A 7,000 people town. Eight o’clock in the morning, Saturday. A ghost town and a taxi drivers town. I checked the messages on my phone. Nothing from Judith and Steven. I’d spoken to them over helpx.net on Thursday. I’d left my number. They were supposed o pick me up from Vilcabamba and take me to their farm. I looked on the website. Yeah, a message! From Thursday… I’d seen it. I tried writing, calling the two numbers on their profile. No success. I waited a bit longer, ate something and decided to get to the farm alone. The map from Google on their profile showed just a spot in the middle of nowhere without any roads nor paths. Well, who could know if not the taxi drivers? I went to them and asked for Steven.

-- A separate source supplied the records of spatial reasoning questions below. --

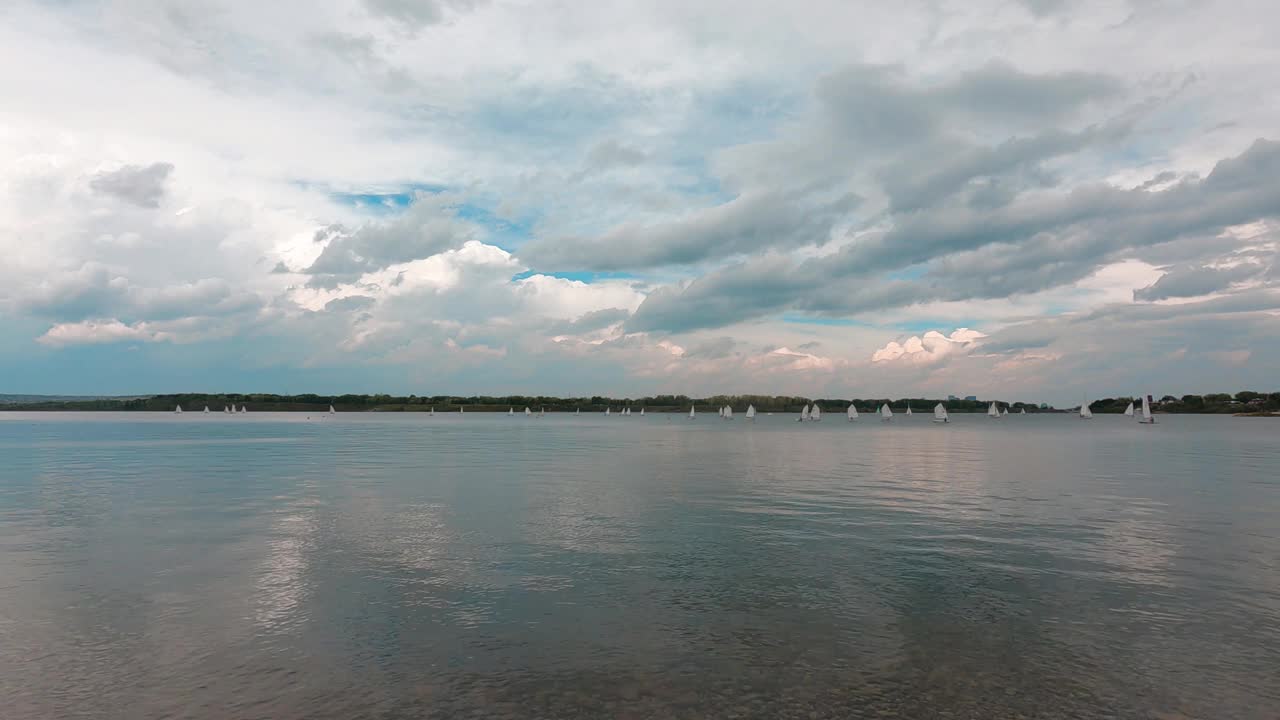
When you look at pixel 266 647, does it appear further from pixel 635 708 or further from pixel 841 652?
pixel 841 652

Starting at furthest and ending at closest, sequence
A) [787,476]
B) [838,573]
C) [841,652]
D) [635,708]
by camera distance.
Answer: [787,476] < [838,573] < [841,652] < [635,708]

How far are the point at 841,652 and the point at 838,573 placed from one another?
859cm

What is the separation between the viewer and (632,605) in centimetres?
2130

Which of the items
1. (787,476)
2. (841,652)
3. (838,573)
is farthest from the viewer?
(787,476)

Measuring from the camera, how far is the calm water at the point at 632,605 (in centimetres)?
1485

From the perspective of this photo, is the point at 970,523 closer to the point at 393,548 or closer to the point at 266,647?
the point at 393,548

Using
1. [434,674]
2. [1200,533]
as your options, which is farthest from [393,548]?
[1200,533]

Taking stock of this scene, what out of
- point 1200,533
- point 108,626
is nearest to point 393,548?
point 108,626

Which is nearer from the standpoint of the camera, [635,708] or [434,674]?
[635,708]

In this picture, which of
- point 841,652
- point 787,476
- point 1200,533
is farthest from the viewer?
point 787,476

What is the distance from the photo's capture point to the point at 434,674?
51.8 feet

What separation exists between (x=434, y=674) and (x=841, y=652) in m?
9.22

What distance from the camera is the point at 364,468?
67.6 meters

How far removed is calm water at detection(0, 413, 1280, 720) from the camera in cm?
1485
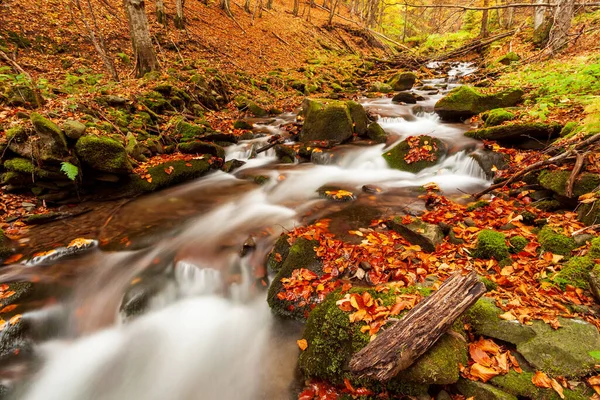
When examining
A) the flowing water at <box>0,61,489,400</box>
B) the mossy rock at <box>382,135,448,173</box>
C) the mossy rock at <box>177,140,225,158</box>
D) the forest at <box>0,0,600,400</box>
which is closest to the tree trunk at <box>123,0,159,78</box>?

‘Steve, si, hay un Steve!’ told me a taxi driver. Steve. Ell, maybe that the same thing as Steven. I’m going. Three bucks. Normally it should be 3.5$ but they liked Steve, so they’d take only 3$ from me. Sure.
I got in front of a gate with Incas curved on it. Further a bridge, a house and a piece of land. An organic farm? Why not? No one there. I looked on the watch. Nearly noon. Maybe they hadn’t got back from the town. I sat down and tried to read The Karamazov Brothers, although I wasn’t in the mood. I took my camera and started a hunt. Around me there were blue, orange and yellow birds flying. Not willing to be photographed. Maybe if I had longer lenses…

A white pick-up truck arrived. A young man got out. He didn’t seem to be Steven and even less likely Judith. He spoke English. it turned out, that with Steve it was true. It’d been true. He’d used to live there, but that was no longer the case. And Steve, in fact, not Steven. I opened a gate with Incas for the property owner and he promised me to call a taxi.
I got an English speaking driver! Hallelujah! I explained to him my destination. I’d been even waiting on the right road, although I lacked few kilometres and some climbing. I understood why all taxis in Vilcabamba were 4×4 pick-up trucks. I went through a wooden gate and started shouting Hello!

A german shepherd showed barking in front of me.
‘Laika, no! Es un amigo!’ shouted at him a woman with graying blond hair.
‘Hi! I’m Piotr from helpx’.
Her eyes opened wide.
‘How did you manage to get here? No one is able to find us. You didn’t answer, I just thought that you wouldn’t come. Sometimes people just change plans and don’t come and not everyone is polite enough to warn us’.
‘I’d warn you’ I told. ‘Well, I had some luck’.
‘If you managed to get here it means that you were supposed to do so. Come, I’ll show you your room’.